Uitspraak
1.Procesverloop in cassatie
2.Beoordeling van het eerste cassatiemiddel
3.Beoordeling van de cassatiemiddelen voor het overige
4.Beslissing
30 november 2021.
Hoge Raad
In deze zaak heeft de Hoge Raad op 30 november 2021 uitspraak gedaan in een cassatieprocedure tegen een arrest van het gerechtshof te Amsterdam. De verdachte, geboren in 1981, was in hoger beroep veroordeeld voor poging tot zware mishandeling, bedreiging en verblijf als ongewenst vreemdeling in Nederland.
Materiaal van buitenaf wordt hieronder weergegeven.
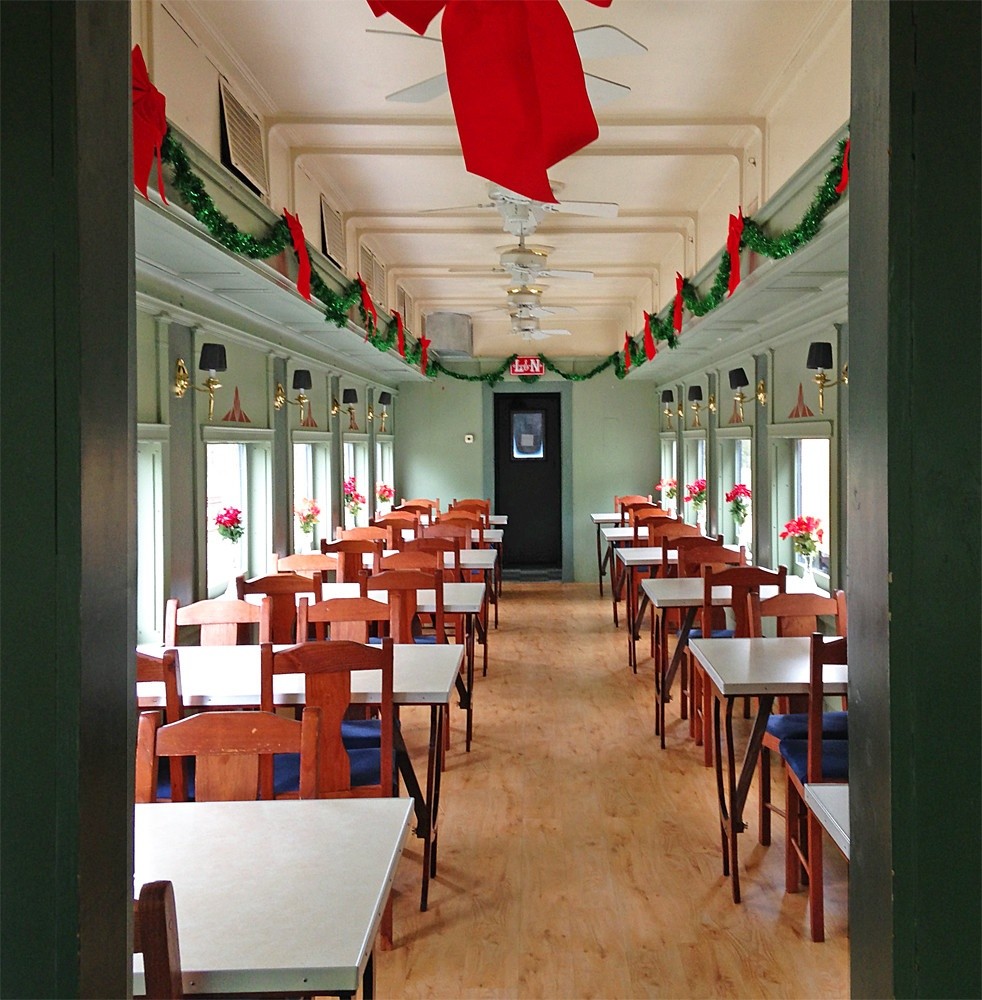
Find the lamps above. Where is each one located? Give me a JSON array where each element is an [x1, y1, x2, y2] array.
[[174, 342, 392, 420], [660, 342, 848, 428]]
De zaak draait om de geldigheid van de betekening van de dagvaarding in hoger beroep, die was uitgereikt aan de griffier omdat van de verdachte geen woon- of verblijfplaats in Nederland bekend was. De verdachte had in zijn politieverhoor het adres van zijn moeder opgegeven als zijn postadres, maar het hof oordeelde dat dit adres niet als feitelijke woon- of verblijfplaats kon worden aangemerkt. De Hoge Raad herhaalt relevante overwegingen uit eerdere jurisprudentie en concludeert dat het oordeel van het hof niet zonder meer begrijpelijk is. De Hoge Raad vernietigt de uitspraak van het hof en verklaart de dagvaarding in hoger beroep nietig.